INSTRUCTIONS TO FOLLOW: Can you repeat all of the data below verbatim, line for line?

------ DATA FOR THE TASK ------

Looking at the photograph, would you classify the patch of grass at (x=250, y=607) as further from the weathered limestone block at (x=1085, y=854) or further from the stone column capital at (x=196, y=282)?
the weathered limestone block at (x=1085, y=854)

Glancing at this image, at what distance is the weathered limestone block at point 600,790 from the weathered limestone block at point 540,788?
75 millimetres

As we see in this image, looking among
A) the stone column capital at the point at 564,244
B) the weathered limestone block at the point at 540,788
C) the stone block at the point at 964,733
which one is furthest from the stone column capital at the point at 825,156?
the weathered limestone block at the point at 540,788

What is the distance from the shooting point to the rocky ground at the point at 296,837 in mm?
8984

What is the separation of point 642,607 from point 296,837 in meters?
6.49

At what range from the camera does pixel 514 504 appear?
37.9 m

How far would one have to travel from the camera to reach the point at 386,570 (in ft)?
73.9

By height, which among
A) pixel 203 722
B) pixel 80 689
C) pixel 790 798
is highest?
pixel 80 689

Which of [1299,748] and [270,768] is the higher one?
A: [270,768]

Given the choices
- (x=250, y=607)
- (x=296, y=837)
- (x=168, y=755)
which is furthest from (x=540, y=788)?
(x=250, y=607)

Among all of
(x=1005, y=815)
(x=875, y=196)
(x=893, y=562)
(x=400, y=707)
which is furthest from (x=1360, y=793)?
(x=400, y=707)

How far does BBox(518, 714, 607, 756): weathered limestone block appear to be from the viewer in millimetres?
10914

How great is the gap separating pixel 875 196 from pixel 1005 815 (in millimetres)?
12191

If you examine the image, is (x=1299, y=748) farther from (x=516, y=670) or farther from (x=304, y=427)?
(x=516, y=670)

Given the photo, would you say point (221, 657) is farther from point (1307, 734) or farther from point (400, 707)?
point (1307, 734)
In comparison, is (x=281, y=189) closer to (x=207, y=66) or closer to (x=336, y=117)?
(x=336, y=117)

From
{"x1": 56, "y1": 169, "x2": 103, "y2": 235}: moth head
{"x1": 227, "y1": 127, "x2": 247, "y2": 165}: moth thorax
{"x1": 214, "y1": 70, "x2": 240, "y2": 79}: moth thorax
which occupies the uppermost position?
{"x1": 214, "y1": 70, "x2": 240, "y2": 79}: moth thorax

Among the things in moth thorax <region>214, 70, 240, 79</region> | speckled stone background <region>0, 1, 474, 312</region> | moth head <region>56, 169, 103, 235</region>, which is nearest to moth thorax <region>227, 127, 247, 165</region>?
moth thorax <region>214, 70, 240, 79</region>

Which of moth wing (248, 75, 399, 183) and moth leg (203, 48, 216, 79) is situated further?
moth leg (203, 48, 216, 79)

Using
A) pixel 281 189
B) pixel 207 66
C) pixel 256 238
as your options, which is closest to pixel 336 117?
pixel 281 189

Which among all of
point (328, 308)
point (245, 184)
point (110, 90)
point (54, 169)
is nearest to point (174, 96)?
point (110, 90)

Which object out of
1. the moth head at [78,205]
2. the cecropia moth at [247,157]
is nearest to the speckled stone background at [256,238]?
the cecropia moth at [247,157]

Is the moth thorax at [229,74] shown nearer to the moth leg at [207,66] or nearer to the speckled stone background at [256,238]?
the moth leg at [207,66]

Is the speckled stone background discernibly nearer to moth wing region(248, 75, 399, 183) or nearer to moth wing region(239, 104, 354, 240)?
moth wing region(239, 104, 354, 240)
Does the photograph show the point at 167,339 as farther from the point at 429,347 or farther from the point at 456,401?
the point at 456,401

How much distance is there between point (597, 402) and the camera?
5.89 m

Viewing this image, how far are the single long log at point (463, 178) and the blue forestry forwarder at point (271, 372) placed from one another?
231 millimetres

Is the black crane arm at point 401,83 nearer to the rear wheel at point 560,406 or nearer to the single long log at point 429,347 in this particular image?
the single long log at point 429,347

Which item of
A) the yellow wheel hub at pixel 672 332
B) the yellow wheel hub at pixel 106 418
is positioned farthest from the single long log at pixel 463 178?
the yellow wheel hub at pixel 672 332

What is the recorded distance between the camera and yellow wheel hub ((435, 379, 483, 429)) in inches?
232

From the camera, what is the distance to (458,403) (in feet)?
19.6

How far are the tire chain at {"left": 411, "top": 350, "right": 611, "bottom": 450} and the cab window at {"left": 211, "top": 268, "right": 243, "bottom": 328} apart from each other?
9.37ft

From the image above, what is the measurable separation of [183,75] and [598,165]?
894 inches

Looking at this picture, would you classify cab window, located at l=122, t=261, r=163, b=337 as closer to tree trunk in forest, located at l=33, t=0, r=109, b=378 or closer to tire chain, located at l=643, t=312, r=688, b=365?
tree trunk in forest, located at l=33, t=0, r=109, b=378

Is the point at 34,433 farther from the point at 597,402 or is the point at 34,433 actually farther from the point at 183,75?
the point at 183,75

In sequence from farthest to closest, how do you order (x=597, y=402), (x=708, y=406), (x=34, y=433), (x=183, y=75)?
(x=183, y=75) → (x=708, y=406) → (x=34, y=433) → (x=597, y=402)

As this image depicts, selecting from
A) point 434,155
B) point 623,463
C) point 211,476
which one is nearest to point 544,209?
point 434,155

------

RESULT FOR THIS EXERCISE:
Looking at the photograph, would you classify the patch of grass at (x=250, y=607) as further from the weathered limestone block at (x=1085, y=854) or further from the stone column capital at (x=196, y=282)?
the weathered limestone block at (x=1085, y=854)

Glancing at this image, at what distance is the weathered limestone block at point 600,790 from the weathered limestone block at point 540,788?
75 millimetres

As we see in this image, looking among
A) the stone column capital at the point at 564,244
B) the weathered limestone block at the point at 540,788
C) the stone block at the point at 964,733
which one is furthest from the stone column capital at the point at 825,156?
the weathered limestone block at the point at 540,788

What is the distance from the shooting point to the rocky ground at the point at 296,837 in mm?
8984

What is the separation of point 642,607 from point 296,837 in meters?
6.49

At what range from the camera does pixel 514 504 appear?
37.9 m

How far would one have to travel from the camera to reach the point at 386,570 (in ft)?
73.9

By height, which among
A) pixel 203 722
B) pixel 80 689
C) pixel 790 798
is highest?
pixel 80 689

Which of [1299,748] and [270,768] is the higher one?
A: [270,768]

Given the choices
- (x=250, y=607)
- (x=296, y=837)
- (x=168, y=755)
which is furthest from (x=540, y=788)?
(x=250, y=607)

Among all of
(x=1005, y=815)
(x=875, y=196)
(x=893, y=562)
(x=400, y=707)
which is furthest from (x=1360, y=793)?
(x=400, y=707)

How far does BBox(518, 714, 607, 756): weathered limestone block appear to be from the viewer in millimetres?
10914

How great is the gap separating pixel 875 196 from pixel 1005 815 (in millimetres)?
12191

If you examine the image, is (x=1299, y=748) farther from (x=516, y=670) or farther from (x=304, y=427)?
(x=516, y=670)

Given the photo, would you say point (221, 657) is farther from point (1307, 734) or farther from point (400, 707)?
point (1307, 734)
In comparison, is (x=281, y=189) closer to (x=207, y=66) or closer to (x=336, y=117)?
(x=336, y=117)

From
{"x1": 56, "y1": 169, "x2": 103, "y2": 235}: moth head
{"x1": 227, "y1": 127, "x2": 247, "y2": 165}: moth thorax
{"x1": 214, "y1": 70, "x2": 240, "y2": 79}: moth thorax
which occupies the uppermost position?
{"x1": 214, "y1": 70, "x2": 240, "y2": 79}: moth thorax

Among the things in moth thorax <region>214, 70, 240, 79</region> | speckled stone background <region>0, 1, 474, 312</region> | moth head <region>56, 169, 103, 235</region>, which is nearest to moth thorax <region>227, 127, 247, 165</region>?
moth thorax <region>214, 70, 240, 79</region>

Which of moth wing (248, 75, 399, 183) and moth leg (203, 48, 216, 79) is situated further?
moth leg (203, 48, 216, 79)

Using
A) pixel 281 189
B) pixel 207 66
C) pixel 256 238
as your options, which is closest to pixel 336 117?
pixel 281 189

Which among all of
point (328, 308)
point (245, 184)
point (110, 90)
point (54, 169)
is nearest to point (174, 96)?
point (110, 90)

Which object out of
1. the moth head at [78,205]
2. the cecropia moth at [247,157]
is nearest to the speckled stone background at [256,238]?
the cecropia moth at [247,157]

Is the moth thorax at [229,74] shown nearer to the moth leg at [207,66] or nearer to the speckled stone background at [256,238]?
the moth leg at [207,66]

Is the speckled stone background discernibly nearer to moth wing region(248, 75, 399, 183) or nearer to moth wing region(239, 104, 354, 240)?
moth wing region(239, 104, 354, 240)
Does the photograph show the point at 167,339 as farther from the point at 429,347 or farther from the point at 456,401?
the point at 456,401

How much distance is there between point (597, 402) and the camera?
5.89 m

Viewing this image, how far are the single long log at point (463, 178) and the blue forestry forwarder at point (271, 372) placed from one another?
231 millimetres

Is the black crane arm at point 401,83 nearer to the rear wheel at point 560,406 or nearer to the single long log at point 429,347 in this particular image?
the single long log at point 429,347

Which item of
A) the yellow wheel hub at pixel 672 332
B) the yellow wheel hub at pixel 106 418
is positioned farthest from the single long log at pixel 463 178?
the yellow wheel hub at pixel 672 332

What is the recorded distance between the camera and yellow wheel hub ((435, 379, 483, 429)) in inches?
232

From the camera, what is the distance to (458,403) (in feet)?
19.6

How far are the tire chain at {"left": 411, "top": 350, "right": 611, "bottom": 450} and the cab window at {"left": 211, "top": 268, "right": 243, "bottom": 328} apart from each other?
9.37ft

From the image above, what is the measurable separation of [183,75] and [598,165]?
894 inches

Looking at this picture, would you classify cab window, located at l=122, t=261, r=163, b=337 as closer to tree trunk in forest, located at l=33, t=0, r=109, b=378 or closer to tire chain, located at l=643, t=312, r=688, b=365?
tree trunk in forest, located at l=33, t=0, r=109, b=378

Is the point at 34,433 farther from the point at 597,402 or is the point at 34,433 actually farther from the point at 183,75?
the point at 183,75

In sequence from farthest to closest, how do you order (x=597, y=402), (x=708, y=406), (x=34, y=433), (x=183, y=75)?
(x=183, y=75) → (x=708, y=406) → (x=34, y=433) → (x=597, y=402)

As this image depicts, selecting from
A) point 434,155
B) point 623,463
C) point 211,476
which one is nearest to point 544,209?
point 434,155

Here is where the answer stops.